Redbubble shares plummet on outlook
Stock prices at Melbourne-based online personalised print portal Redbubble are in freefall, collapsing by almost half on revised growth forecasts.
Shares tumbled by 43 per cent in trading yesterday and didn't recover. Investors took the axe to the business as it announced growth would slow to 20 per cent this year, and in some sectors would barely move. The company said its sticker business was struggling to grow and that its apparel sales have not recovered from a change in a Google algorithm a year ago.
Share price is down to $1.03, a five month low, although that is still 15 per cent ahead of a year ago. Major analysts have a target price of around the $2 marker for the business.

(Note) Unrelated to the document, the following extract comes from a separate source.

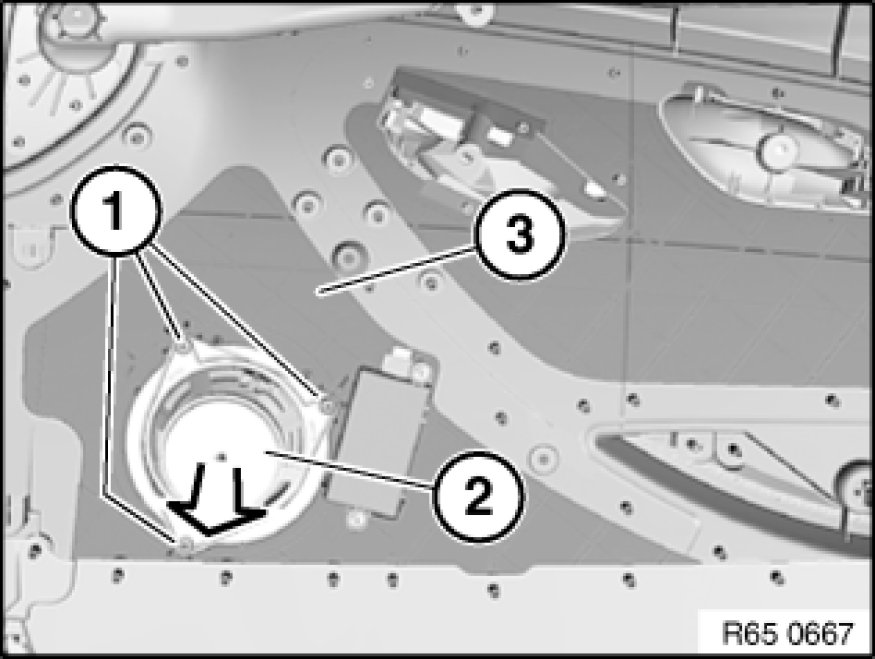 1
3
2
R65 0667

Since Redbubble was formed by three mates in Melbourne 13 years ago, it has enjoyed supersonic growth and now operates around the world. Sales in the last financial year reached $257m, and it made it into the black for the first time since its IPO, with an EBITDA of $3.8m.
Redbubble matches artists with the public in its cloud-based portal, enabling the public to choose an artwork then have it printed in a variety of products such as caps, t-shirts, mugs, pillowcases, and the like. It does no printing itself, but partners with printers in the countries it operates in. It has some 700,000 artworks on its site, and last financial year had 5.7 million active customers.